__Text extract__.

****

Salut my BN Cusine Fam!
Let me start with a huge thanks to Uzo for that simple but stunning post on coconut milk, which is one of my favourite ingredients in the world to cook with. Her post served as inspiration for today.
The title of today’s post is in honour Angelia Jolie. I mean, I have to celebrate my home girl who finally got hitched. It was really beautiful see her and Brad finally tying the knot… it was really great serving the puff puff at the reception. *slides away*
Between myself and my aunty Rosalind I’m not sure who is more bossed about Thai food. It’s an absolute favourite. But you see, even me a whole Chef sometimes we need to “cheat” sometimes. Not every time make from scratch, sometimes speed up the process. In this light, the Thai curry paste is my secret weapon. I discovered it in Paris when a chef friend made the most delicious coconut chicken soup with lemongrass and rice. When I asked him how he made it, I was already opening a note page on my BlackBerry to take a lecture of how he made such a time consuming curry paste and the possibility of him squeezing his own coconut cream and milk.
Only for him to pull the below out…
Yes, a curry paste. I almost want to judge him for not making his own paste but hey… didn’t I clear my plate? No bi me dey ask fo recipe? So I decided to not play God!
Since the day I found it retailed in Nigeria, I haven’t looked back. Although when I use it, I tend use it as a marinade or recreating that soup I had in Paris. I always have a tub at least in my fridge.
I taught/showed my students at the recently concluded Masterclass with Chef Fregz at Kogsy how to fillet a fish and make a an easy curry with a pilaf rice. That way, dinner is fast and easy; and you can entertain your guests make it look like you made such an effort to make that curry paste from scratch. You and your kitchen will keep your secrets.

****

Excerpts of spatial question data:
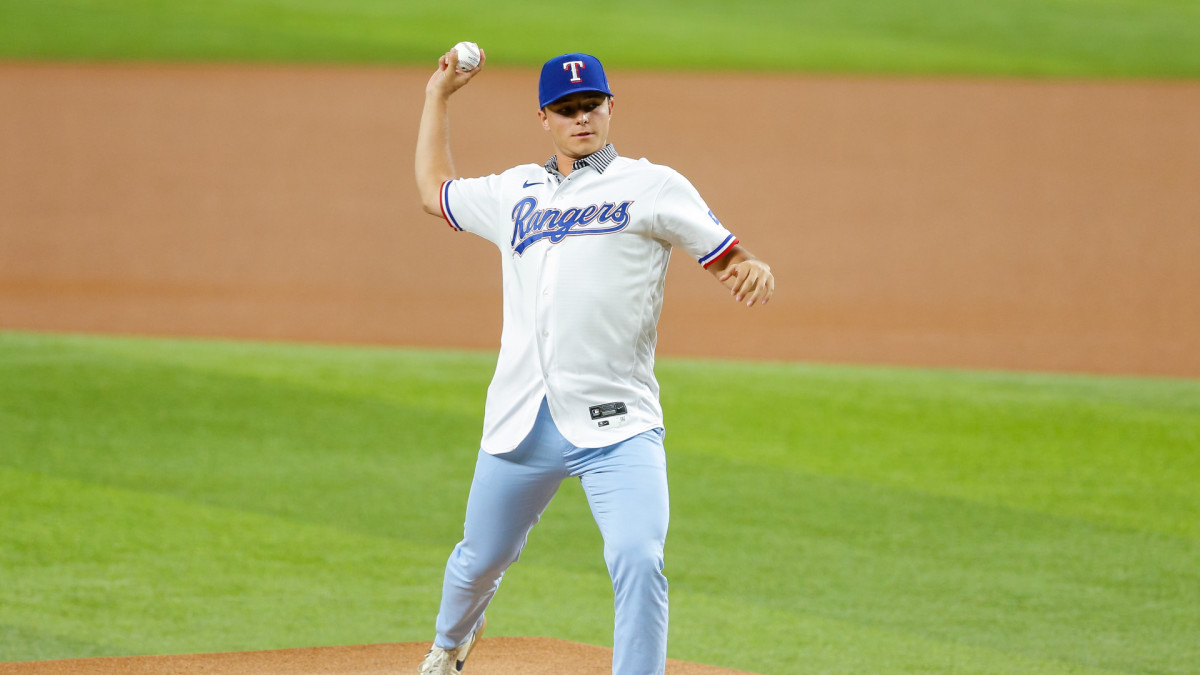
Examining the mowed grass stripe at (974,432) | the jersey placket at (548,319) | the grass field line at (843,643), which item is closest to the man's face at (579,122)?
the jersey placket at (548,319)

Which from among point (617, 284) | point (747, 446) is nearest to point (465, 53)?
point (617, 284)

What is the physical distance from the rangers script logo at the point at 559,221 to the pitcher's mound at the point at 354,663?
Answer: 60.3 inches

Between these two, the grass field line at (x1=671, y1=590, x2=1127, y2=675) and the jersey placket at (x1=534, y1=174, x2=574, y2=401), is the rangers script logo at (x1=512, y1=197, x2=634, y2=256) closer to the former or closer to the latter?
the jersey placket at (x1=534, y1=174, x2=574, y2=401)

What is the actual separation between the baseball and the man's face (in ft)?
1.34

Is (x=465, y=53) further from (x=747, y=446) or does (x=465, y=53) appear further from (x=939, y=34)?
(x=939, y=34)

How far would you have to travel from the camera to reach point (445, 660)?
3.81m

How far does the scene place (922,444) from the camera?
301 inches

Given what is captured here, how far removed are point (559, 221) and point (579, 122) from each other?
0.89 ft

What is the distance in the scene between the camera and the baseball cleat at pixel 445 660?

****

__To-do list__.
a – Name every person the curry paste post mentions by name.
b – Please print the passage of the curry paste post that begins at the words "Only for him" and stop after the words "not play God!".
This material is separate from the curry paste post.

__Exercise responses__.
a – Uzo, Angelia Jolie, Brad, Rosalind, Chef Fregz

b –
Only for him to pull the below out…
Yes, a curry paste. I almost want to judge him for not making his own paste but hey… didn’t I clear my plate? No bi me dey ask fo recipe? So I decided to not play God!